Hypocrisy is the hangover of an addiction to attention.
Debbie Wasserman-Schultz is certainly no stranger to the many flavors of hypocrisy as well as questions regarding her ethics. In 2016, after leaked emails showed she and the DNC she chaired unethically favored Hillary Clinton in the 2016 Democratic primaries, Wasserman-Schultz was forced to resign her chairperson’s position.
But before that career gut punch, in the same year, the Florida congresswoman had earlier come under scrutiny due to her attempts to gut new pending Consumer Financial Protection Bureau regulations designed to reign in abuses by payday lenders. Payday lenders, as it turns out (and pardon the pun, Congresswoman) were well represented in Wasserman-Schultz’s congressional district. This from the Huffington Post:
The Consumer Financial Protection Bureau is expected to present a final set of payday lending regulations in the next few weeks. The idea is to prevent lenders from trapping borrowers in a vicious cycle of debt, in which borrowers take out a loan expecting to pay a one-time fee, but end up taking out several more loans when they are unable to make ends meet at the end of the loan period.
Wasserman Schultz is trying to gin up support on Capitol Hill for a bill that would nullify the CFPB's rules in states that adopt payday loan rules similar to those in her home state. The Florida law is supported by the payday loan industry and has not prevented lenders from preying on the poor. The CFPB's regulations would be stronger, but Wasserman Schultz is seeking to block them.
You can read more here.
There was something about 2016 that allowed us to laugh at the clownish characters traveling together in Taibbi’s Republican clown car. Yes, they and their candidacies were dangerous, there’s no question about that. But they were, nevertheless, clowns that we could laugh at. Feckless boobs, each and every one of them, and each in their own unique ways. Taibbi captured them all perfectly in the piece I mention above and so many others.
But there are funny clowns and there are the scary clowns. And there is nothing scarier than the American government—the government of the most powerful country in the history of the planet—slowly, but most assuredly, turning away from its founding principle of unfettered free speech and towards a concerted governmental effort to eliminate that fundamental American right. And what could be more terrifying than witnessing what was once the party of the people leading the effort to crush the rights of those same people to freely discuss amongst themselves the realities and issues of their times.
Make no mistake. These are the scariest clowns ever.
Viewer’s note:
It wasn’t easy to watch the hearing yesterday. I’d set my DVR to record CSPAN’s coverage of the House of Representatives which begins at 7:00 AM Pacific and was scheduled to run in a single continuous block on my cable provider’s viewer guide until 1:00 PM my time.
I went about my morning knowing that I would be able to watch the hearings when my day settled down. But when I had a minute I decided to check on how things were going at the hearings and turned my set on and navigated to the list of recorded programs in order to watch the opening statements.
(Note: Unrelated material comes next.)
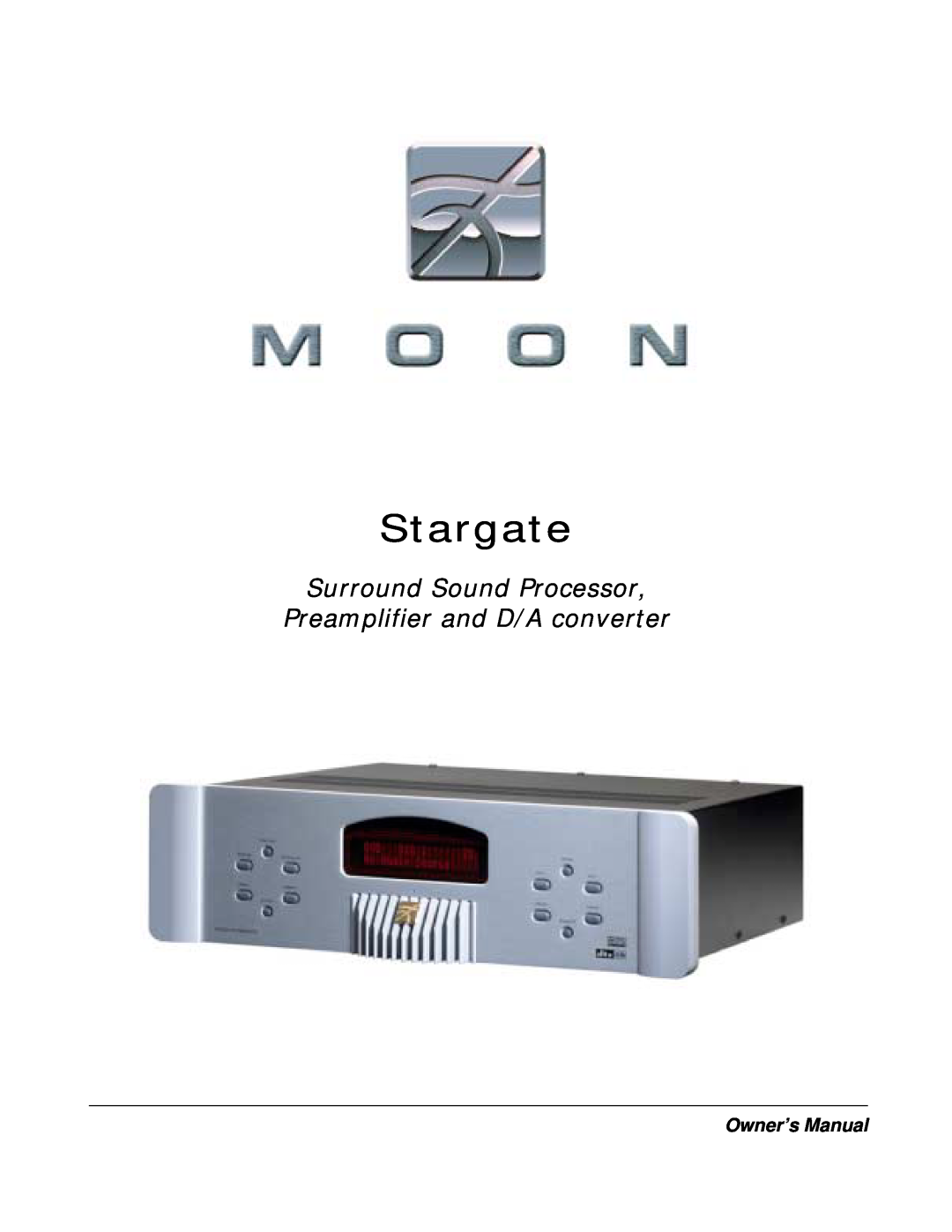 Simaudio Preamplifier and D/A converter owner manual Stargate, Surround Sound Processor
So nothing was recorded. CSPAN had changed the name of the content that would appear in that time slot from NEW U.S House of Representatives to, incredibly, and inaccurately, CAMPAIGN 2024, a title that had absolutely nothing at all to do with the content of the programming on CSPAN at that time. But underneath that completely wrong programming title was also a correct subtitle: The House will complete work on legislation to protect free speech on social media.
Then suddenly, with a Democratic representative ramping up for a full-frontal attack on Taibbi and Schellenberger, CSPAN cut away from these dramatic and important hearings to go to the House floor coverage where the chaplain led the august body in prayer. It was at that moment that I found myself wishing that I was a believer.